Что сделать ▸ Соберите все строки ниже, в которых встречается слово «tail».

Исходные данные ▸
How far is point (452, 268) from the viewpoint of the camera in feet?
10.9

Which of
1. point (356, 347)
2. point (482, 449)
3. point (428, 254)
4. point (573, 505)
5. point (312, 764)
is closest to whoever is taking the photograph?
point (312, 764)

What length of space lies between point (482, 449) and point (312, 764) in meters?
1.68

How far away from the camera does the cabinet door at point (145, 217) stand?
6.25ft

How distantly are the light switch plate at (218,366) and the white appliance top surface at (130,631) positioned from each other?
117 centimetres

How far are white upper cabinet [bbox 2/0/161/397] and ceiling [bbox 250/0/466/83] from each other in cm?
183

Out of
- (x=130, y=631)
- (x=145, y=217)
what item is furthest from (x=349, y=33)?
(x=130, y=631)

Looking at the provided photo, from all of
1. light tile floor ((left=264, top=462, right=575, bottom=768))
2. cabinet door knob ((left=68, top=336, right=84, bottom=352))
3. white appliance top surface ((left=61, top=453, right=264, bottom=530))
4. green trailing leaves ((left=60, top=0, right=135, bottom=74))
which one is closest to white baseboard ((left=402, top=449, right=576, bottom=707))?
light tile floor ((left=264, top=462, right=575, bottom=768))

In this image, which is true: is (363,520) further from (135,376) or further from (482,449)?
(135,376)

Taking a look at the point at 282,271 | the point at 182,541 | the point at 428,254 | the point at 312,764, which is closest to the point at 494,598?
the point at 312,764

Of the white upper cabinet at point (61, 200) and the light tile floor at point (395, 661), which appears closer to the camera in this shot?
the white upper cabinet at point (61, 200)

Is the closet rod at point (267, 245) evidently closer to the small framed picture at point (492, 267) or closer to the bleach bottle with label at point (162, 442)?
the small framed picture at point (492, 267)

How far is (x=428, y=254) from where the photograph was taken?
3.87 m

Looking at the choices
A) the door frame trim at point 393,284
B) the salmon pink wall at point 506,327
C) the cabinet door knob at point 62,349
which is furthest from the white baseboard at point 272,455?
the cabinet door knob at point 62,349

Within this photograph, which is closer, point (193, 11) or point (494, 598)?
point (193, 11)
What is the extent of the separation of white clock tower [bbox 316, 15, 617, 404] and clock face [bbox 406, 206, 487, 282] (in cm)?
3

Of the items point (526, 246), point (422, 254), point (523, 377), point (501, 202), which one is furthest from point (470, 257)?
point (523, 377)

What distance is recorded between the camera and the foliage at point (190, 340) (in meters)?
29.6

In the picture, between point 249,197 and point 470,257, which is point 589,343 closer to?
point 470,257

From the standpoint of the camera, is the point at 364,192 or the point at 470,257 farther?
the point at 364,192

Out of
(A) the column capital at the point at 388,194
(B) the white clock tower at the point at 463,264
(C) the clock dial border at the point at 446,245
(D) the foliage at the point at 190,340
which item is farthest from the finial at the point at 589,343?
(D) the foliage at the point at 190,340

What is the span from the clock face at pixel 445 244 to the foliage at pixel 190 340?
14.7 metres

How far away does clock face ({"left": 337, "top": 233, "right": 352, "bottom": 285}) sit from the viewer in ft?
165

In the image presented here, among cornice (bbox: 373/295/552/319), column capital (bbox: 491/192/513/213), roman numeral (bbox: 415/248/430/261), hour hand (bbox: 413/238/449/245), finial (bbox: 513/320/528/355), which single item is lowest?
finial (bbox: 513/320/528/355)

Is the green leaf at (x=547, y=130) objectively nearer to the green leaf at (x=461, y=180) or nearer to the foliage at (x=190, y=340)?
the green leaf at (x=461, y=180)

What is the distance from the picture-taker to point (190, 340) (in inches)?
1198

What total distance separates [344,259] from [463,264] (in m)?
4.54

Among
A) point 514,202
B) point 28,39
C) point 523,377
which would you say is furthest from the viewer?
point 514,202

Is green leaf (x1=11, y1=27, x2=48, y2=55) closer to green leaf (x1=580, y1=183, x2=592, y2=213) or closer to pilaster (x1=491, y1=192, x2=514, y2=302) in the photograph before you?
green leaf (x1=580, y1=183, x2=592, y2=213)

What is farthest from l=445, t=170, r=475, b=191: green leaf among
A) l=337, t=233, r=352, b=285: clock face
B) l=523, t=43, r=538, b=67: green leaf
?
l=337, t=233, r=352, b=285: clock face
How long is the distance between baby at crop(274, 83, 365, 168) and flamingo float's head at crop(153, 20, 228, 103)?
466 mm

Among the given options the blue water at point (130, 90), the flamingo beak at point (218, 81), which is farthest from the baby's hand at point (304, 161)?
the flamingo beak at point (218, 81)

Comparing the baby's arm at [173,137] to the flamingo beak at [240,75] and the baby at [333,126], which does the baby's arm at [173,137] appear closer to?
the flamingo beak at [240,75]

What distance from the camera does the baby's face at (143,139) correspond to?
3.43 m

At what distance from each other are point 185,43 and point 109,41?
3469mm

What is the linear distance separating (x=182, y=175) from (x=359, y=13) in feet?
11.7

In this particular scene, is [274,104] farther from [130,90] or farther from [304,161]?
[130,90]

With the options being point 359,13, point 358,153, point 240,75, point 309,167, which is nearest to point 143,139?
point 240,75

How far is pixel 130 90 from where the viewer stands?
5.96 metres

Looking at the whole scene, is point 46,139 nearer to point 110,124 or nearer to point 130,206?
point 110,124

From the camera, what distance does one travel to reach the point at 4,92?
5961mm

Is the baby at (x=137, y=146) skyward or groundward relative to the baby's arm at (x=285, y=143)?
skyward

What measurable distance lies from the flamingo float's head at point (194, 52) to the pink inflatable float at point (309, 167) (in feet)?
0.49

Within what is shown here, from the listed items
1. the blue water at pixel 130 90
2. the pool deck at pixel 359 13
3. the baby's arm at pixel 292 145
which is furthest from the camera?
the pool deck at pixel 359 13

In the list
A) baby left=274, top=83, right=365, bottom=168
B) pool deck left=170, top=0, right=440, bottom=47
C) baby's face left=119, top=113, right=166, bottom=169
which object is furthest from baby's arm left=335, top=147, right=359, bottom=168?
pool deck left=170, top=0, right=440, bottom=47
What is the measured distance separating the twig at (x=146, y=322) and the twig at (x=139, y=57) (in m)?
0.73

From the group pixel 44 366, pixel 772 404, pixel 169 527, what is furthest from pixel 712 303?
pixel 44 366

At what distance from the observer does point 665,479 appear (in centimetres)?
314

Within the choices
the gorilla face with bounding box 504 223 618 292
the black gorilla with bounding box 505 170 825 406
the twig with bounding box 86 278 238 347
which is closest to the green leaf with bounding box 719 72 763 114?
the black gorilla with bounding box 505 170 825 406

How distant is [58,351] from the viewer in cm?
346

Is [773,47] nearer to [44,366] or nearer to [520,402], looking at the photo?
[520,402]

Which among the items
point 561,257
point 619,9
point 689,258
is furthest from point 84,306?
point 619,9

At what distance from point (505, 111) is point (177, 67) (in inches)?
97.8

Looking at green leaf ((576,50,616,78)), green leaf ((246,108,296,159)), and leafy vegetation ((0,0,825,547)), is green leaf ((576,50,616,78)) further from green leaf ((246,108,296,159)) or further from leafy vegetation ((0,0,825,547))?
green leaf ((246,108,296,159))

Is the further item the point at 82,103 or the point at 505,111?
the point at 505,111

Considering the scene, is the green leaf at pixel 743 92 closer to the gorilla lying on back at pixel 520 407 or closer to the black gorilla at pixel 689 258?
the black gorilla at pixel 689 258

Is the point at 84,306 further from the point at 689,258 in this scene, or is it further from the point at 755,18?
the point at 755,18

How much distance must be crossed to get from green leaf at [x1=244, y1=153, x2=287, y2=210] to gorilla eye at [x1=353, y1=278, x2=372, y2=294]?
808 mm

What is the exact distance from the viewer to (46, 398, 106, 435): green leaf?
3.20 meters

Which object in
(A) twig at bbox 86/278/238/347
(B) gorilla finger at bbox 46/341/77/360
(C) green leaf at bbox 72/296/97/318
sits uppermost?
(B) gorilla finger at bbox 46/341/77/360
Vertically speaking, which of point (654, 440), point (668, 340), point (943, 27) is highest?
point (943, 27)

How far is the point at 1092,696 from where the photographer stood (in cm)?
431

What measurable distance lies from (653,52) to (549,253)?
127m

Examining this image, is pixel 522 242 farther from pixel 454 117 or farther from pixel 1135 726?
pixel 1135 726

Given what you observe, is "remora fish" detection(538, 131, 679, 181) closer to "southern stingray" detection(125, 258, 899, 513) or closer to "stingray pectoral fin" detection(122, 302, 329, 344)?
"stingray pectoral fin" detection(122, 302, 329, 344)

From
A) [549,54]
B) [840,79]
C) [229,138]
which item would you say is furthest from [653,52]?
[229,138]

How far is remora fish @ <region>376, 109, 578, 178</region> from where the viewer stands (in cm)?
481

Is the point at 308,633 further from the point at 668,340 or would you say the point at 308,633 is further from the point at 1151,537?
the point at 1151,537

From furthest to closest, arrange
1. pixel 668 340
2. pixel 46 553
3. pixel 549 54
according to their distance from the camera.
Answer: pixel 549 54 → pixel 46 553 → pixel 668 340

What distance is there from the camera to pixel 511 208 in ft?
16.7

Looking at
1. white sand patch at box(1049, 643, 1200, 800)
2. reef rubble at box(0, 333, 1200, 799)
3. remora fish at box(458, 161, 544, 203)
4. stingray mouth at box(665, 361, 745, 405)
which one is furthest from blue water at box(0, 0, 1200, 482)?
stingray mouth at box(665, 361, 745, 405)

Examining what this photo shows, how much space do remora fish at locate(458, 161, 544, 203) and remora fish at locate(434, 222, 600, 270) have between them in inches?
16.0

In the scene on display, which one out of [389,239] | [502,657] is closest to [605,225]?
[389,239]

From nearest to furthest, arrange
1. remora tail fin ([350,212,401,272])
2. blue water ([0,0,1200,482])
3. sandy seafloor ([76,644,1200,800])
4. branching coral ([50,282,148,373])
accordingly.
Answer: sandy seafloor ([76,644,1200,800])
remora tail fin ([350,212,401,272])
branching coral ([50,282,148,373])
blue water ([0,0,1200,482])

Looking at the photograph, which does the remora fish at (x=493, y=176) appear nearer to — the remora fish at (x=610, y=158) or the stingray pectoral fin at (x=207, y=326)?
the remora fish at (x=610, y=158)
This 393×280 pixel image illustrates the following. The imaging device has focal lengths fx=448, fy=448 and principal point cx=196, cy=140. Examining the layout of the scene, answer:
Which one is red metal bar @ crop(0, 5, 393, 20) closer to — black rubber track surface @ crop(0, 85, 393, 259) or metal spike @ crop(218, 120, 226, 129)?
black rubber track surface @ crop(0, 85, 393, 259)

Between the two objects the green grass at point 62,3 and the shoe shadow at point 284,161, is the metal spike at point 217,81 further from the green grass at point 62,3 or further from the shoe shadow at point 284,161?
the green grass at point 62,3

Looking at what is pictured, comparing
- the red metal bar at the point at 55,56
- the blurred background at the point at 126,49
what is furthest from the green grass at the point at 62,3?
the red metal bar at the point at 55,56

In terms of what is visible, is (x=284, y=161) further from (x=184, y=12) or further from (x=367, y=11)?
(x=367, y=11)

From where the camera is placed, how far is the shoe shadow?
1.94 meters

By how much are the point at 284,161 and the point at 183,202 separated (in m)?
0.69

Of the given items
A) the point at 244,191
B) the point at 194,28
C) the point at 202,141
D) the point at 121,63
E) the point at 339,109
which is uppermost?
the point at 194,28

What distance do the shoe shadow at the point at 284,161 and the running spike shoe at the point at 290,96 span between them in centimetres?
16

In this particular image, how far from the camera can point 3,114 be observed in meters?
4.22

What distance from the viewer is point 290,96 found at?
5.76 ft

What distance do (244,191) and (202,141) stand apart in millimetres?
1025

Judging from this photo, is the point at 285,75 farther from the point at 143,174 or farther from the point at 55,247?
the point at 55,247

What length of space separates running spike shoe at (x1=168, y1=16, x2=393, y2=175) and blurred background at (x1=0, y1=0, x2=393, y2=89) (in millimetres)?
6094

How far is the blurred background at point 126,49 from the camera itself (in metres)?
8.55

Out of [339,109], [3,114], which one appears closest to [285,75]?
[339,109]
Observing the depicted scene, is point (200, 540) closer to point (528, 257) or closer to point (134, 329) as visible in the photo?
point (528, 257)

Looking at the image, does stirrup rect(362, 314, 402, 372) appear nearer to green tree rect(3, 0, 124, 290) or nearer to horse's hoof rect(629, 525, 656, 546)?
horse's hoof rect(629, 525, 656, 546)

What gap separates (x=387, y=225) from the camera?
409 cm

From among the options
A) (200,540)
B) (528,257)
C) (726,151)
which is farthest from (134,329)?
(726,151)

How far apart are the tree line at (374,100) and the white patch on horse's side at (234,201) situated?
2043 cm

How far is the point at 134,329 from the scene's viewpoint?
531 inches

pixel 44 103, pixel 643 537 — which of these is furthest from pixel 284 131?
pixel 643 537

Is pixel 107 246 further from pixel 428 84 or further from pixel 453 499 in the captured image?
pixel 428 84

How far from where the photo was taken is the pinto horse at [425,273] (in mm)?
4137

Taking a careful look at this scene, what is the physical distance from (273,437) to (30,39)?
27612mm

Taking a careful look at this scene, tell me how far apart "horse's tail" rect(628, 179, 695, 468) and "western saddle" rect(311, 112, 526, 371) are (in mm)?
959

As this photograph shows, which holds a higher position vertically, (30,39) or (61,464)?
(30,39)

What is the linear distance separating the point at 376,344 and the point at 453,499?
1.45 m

Результат задания ▸
1. remora tail fin ([350,212,401,272])
remora tail fin ([350,212,401,272])
Taking a careful look at this scene, tell me how far apart "horse's tail" rect(628, 179, 695, 468) and "western saddle" rect(311, 112, 526, 371) are (in mm)?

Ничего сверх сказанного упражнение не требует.